人間は魔族に、動物は魔物へと変貌します。魔族病に罹った者は理性を無くして人を襲うようになります。中には理性を保ったままでいられる人かたもいらっしゃったようですが私は見たことがありません。
さらに、姿かたちも変わってしまう可能性があります。
この病気の感染方法はいまだに不明、治療法も見つかってはおりません。
もし街中で魔族になってしまった場合、その場で殺されるか、追放されるかの二択になります」
「とんでもない病気だな。ん?確か似たような病気をオレは知っているぞ」
「本当ですか!」
どうやら別の世界にも似たような症状をもつ病気があるみたいです。もしかしたら感染方法や治療法が同じかもしれません。
「ああ、たぶんお前が期待しているようなことはない。その世界での病気の発症する理由は心だ」
「心ですか」
「そうだ。心から穢れが発生して理性で止められなくなった時、お前が言った同じようなことが起きる。

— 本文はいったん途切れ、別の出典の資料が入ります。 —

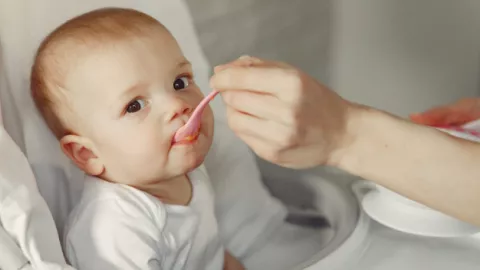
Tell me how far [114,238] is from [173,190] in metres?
0.11

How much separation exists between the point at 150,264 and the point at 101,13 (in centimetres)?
26

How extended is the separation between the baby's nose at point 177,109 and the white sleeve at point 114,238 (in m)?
0.10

これを見たとき世界にはこんなにも穢れているのだなと思ったぞ。この病気を治すにはある種族の穢れを浄化する力しかない。だがお前たちの世界ではいなさそうだな。それにこれは似たような病気だから感染方法や治療法も同じだとは限らんだが、参考になる程度に考えておけ」
「はい」
この病気は別の世界ならと思いましたが、とある種族の浄化の力が無ければ治せないのですか。ならこのままの状態で生きることを考えた方が建設的でしょう。何分、私は姿が人間のままなのですから。
「さて、休憩はここまでだ。ガンガン戦おうぜ。そして、お前に神気合一の仕方をたたき込んでやるよ。これが使えようになったら一種の切り札だ。ここぞというときに使えよ。そうでないと体力が持たねえと思うからな!」
彼女との組み手を再開させて体を動かしました。この時から彼女は私に神気合一という技を習得させようと特訓メニューを考えるようになりました。
私は面白そうなので彼女が考えた特訓メニューを受けることにしました。
今思うと王子の婚約者時代とは違い、今の方が自由をとても感じられました。
今なら自分のしたいことが自分の意志ですることができる。その代りやったことに対しての責任は全て自分で取らなければなりませんがこれはこれで自分が今を生きている実感させてくれていました。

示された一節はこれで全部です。